● **DOCUMENT PASSAGE**
⟨
The first opera festival was held in 1912.[1] Aino Ackté directed the festival for five summers, staging four Finnish operas. The only opera by a non-Finnish composer was Charles Gounod’s Faust, with Ackté herself in the leading female role of Marguerite.
In 1917 the festival ran into difficulties because of First World War, Finnish Declaration of Independence and the ensuing Finnish Civil War.
For fifty years, the opera festival was dormant, but in 1967, Savonlinna Music Days decided to organise an opera course for young singers. The high point of the course was a performance of Beethoven's Fidelio in the castle. Therefore, 1967 is nowadays regarded as the start of the present Festival; since then it has had steady growth of both audience and reputation.
Present-day festival
[edit]The Savonlinna Opera Festival has grown into an internationally recognised festival lasting a month. Each year it performs to a total audience of around 60,000, an estimated quarter of whom come from abroad. Each year the Festival has, in addition to staging leading works from classical operatic repertoire, staged its own productions.
⟩
● **TASK DESCRIPTION**
From the opera festival passage, name every event it cites as a cause of the festival's difficulties in 1917.

● **DATASET ENTRIES**
⟨
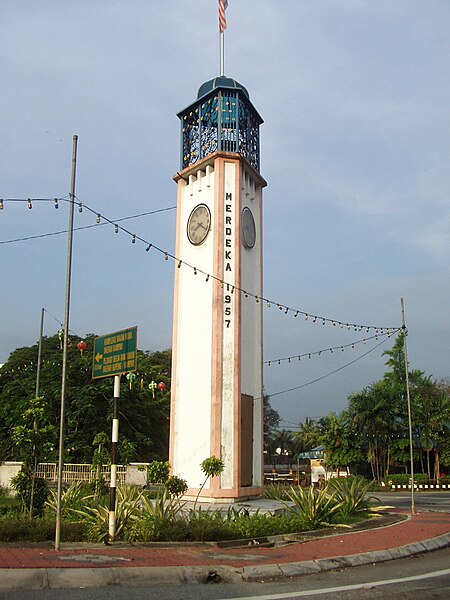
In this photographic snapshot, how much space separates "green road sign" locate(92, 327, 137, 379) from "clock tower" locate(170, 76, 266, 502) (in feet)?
35.9

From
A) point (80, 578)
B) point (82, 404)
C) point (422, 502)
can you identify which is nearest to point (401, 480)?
point (422, 502)

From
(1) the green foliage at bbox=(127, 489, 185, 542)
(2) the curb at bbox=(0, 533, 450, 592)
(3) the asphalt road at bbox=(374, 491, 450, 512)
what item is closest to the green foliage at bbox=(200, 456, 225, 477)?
(1) the green foliage at bbox=(127, 489, 185, 542)

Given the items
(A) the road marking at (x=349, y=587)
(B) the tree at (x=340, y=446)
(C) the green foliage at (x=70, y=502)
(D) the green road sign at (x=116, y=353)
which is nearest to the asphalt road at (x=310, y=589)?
(A) the road marking at (x=349, y=587)

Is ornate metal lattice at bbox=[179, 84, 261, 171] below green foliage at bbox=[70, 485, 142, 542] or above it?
above

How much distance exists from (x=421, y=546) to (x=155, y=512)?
18.8ft

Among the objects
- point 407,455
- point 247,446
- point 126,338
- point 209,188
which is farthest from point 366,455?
→ point 126,338

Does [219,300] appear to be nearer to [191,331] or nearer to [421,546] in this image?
[191,331]

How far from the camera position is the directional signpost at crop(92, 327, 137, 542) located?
38.9 feet

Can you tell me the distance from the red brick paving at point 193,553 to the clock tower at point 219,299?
960 cm

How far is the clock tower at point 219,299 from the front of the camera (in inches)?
924

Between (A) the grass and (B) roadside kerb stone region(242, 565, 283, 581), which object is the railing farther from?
(B) roadside kerb stone region(242, 565, 283, 581)

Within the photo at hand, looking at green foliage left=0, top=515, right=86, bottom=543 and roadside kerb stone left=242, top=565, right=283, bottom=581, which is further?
green foliage left=0, top=515, right=86, bottom=543

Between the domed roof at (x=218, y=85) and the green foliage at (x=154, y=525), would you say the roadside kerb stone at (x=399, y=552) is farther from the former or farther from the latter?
the domed roof at (x=218, y=85)

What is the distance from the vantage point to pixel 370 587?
8.98 meters
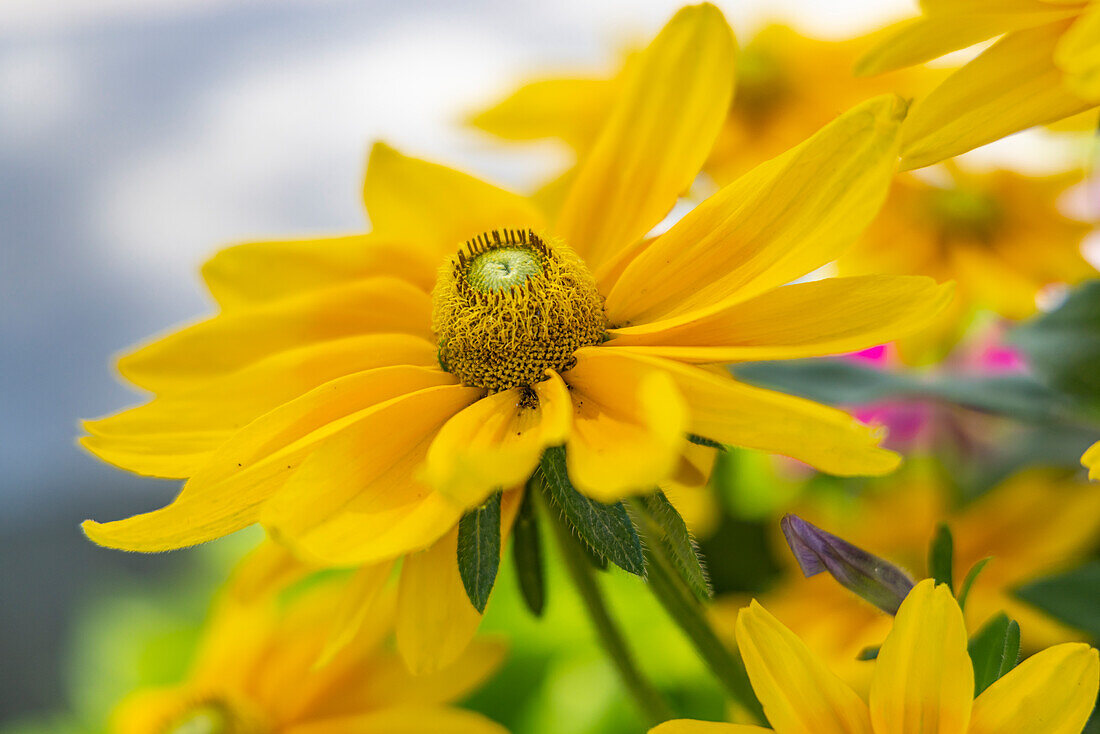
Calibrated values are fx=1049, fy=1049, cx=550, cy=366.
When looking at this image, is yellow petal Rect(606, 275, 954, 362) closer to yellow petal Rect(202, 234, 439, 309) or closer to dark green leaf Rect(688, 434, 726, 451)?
dark green leaf Rect(688, 434, 726, 451)

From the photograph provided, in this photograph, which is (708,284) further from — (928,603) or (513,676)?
(513,676)

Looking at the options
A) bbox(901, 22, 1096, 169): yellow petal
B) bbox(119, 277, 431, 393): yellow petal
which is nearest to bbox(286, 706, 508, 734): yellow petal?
bbox(119, 277, 431, 393): yellow petal

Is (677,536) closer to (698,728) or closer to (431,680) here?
(698,728)

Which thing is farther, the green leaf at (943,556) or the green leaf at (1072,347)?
the green leaf at (1072,347)

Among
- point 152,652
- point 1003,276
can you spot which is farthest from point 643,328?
point 152,652

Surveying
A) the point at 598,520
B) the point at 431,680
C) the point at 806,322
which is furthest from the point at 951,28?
the point at 431,680

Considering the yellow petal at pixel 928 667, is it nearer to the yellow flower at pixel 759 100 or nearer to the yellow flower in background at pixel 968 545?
the yellow flower in background at pixel 968 545

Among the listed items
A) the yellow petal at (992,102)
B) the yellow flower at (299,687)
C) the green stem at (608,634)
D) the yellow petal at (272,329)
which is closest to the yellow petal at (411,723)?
the yellow flower at (299,687)
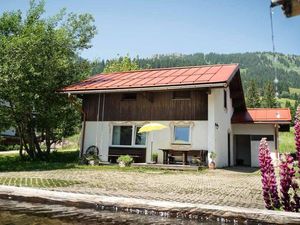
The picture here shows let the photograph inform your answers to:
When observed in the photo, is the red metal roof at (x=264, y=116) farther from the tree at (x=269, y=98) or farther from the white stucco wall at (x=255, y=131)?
the tree at (x=269, y=98)

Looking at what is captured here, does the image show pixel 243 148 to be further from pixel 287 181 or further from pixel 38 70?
pixel 287 181

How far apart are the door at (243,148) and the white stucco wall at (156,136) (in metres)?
9.71

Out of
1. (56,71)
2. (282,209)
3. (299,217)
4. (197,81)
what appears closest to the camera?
(299,217)

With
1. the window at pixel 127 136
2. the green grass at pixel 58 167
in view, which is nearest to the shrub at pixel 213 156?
the green grass at pixel 58 167

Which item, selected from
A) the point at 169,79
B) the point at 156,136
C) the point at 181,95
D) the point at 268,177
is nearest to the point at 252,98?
the point at 169,79

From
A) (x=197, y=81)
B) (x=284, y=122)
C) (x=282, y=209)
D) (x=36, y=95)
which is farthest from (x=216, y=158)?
(x=282, y=209)

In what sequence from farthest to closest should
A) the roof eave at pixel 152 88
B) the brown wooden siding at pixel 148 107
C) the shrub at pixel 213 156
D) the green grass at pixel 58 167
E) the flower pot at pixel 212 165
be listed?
1. the brown wooden siding at pixel 148 107
2. the shrub at pixel 213 156
3. the flower pot at pixel 212 165
4. the roof eave at pixel 152 88
5. the green grass at pixel 58 167

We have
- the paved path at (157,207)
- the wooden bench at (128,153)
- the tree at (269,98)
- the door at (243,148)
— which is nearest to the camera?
the paved path at (157,207)

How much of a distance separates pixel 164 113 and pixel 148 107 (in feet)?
3.63

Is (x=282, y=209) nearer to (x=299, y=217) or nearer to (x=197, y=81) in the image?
(x=299, y=217)

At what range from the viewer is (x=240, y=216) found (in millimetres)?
4828

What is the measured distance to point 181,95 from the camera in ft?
58.9

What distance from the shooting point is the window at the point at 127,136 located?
18.8m

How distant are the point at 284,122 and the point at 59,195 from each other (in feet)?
60.5
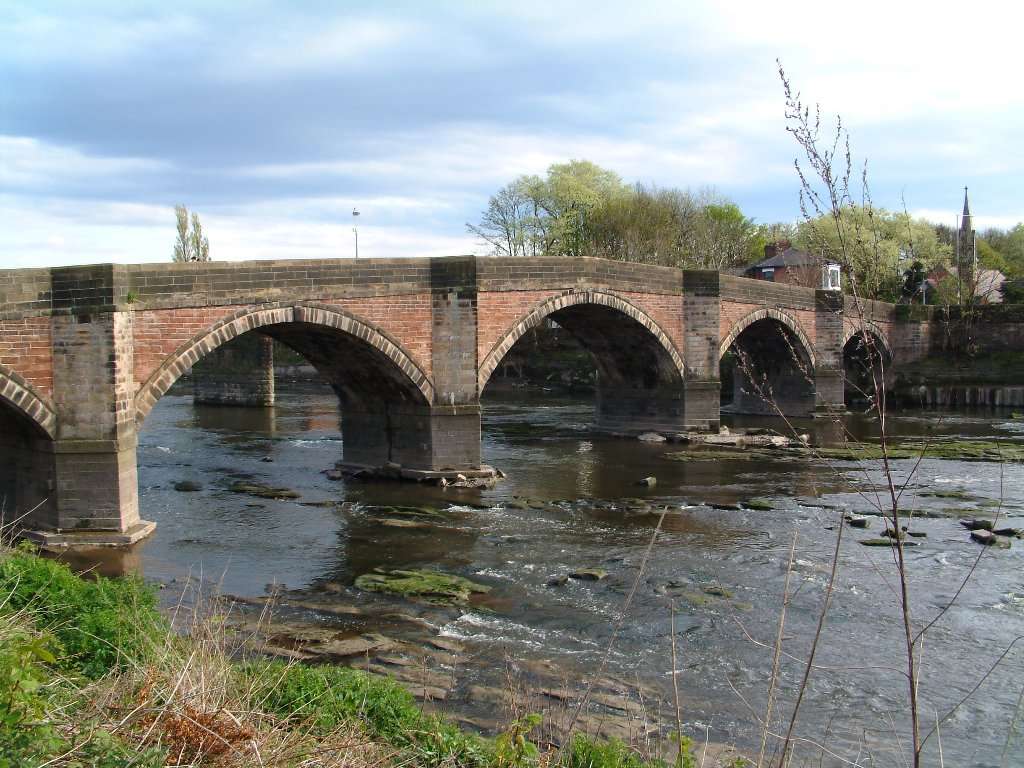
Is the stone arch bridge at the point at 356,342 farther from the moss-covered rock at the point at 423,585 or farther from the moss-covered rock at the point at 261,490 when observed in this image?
the moss-covered rock at the point at 423,585

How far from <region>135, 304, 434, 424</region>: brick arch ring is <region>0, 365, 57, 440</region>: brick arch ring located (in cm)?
141

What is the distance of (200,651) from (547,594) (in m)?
7.76

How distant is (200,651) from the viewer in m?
5.59

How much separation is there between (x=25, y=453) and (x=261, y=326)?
4.77 m

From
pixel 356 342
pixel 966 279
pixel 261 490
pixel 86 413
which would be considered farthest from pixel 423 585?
pixel 966 279

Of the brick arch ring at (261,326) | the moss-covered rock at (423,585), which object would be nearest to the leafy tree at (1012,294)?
the brick arch ring at (261,326)

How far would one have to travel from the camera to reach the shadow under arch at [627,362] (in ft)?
87.2

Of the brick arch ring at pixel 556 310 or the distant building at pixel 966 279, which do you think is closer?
the brick arch ring at pixel 556 310

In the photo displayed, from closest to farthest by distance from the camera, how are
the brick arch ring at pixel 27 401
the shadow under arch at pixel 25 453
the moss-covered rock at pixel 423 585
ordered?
the moss-covered rock at pixel 423 585 → the brick arch ring at pixel 27 401 → the shadow under arch at pixel 25 453

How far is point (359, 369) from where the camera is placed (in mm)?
Result: 21391

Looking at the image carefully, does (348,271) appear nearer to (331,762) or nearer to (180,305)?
(180,305)

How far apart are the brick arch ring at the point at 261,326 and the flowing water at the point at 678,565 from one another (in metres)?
2.44

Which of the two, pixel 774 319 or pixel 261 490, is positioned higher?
pixel 774 319

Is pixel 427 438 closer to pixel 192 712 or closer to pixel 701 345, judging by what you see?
pixel 701 345
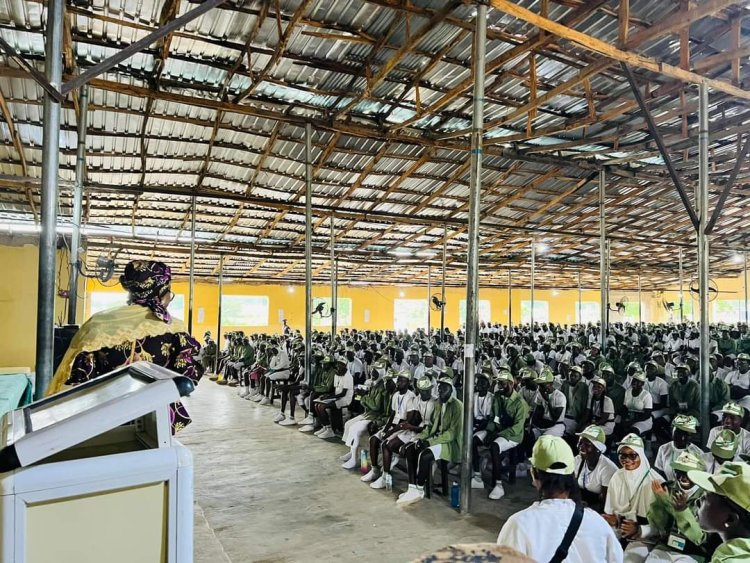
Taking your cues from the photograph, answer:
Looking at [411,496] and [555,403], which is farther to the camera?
[555,403]

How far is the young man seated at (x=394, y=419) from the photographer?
6.42m

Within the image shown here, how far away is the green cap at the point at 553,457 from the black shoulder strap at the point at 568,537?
0.32 meters

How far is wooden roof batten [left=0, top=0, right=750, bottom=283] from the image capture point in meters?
7.02

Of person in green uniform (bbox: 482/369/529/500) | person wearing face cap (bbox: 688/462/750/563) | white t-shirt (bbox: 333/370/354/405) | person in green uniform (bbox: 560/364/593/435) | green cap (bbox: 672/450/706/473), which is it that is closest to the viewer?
person wearing face cap (bbox: 688/462/750/563)

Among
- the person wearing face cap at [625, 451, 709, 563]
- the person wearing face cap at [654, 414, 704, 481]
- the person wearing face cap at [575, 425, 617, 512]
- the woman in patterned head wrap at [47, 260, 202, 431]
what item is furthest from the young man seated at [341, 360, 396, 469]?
the woman in patterned head wrap at [47, 260, 202, 431]

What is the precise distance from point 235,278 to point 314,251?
29.8 feet

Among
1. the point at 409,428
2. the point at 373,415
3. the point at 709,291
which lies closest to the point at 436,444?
the point at 409,428

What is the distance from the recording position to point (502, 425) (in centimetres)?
656

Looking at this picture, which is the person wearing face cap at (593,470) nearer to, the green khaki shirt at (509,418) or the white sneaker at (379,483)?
the green khaki shirt at (509,418)

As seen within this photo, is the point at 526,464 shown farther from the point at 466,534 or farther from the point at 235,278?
the point at 235,278

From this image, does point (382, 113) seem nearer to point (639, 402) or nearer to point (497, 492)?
point (639, 402)

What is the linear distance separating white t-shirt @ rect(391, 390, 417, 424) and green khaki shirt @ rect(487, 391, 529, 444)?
104 cm

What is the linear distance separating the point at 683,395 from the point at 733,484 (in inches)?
250

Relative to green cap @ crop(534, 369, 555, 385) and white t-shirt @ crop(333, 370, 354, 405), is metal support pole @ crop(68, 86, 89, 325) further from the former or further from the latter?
green cap @ crop(534, 369, 555, 385)
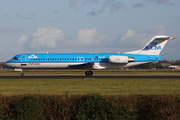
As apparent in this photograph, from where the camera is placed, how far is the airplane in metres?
43.8

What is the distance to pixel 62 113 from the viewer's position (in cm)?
1195

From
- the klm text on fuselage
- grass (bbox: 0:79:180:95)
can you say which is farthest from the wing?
grass (bbox: 0:79:180:95)

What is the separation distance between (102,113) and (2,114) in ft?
15.5

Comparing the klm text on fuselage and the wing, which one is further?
the klm text on fuselage

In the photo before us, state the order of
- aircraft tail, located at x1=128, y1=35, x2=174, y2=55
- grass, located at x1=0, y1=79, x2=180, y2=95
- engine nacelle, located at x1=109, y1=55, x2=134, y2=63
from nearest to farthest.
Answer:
⟩
● **THE REPLY**
- First World War
- Finnish Declaration of Independence
- Finnish Civil War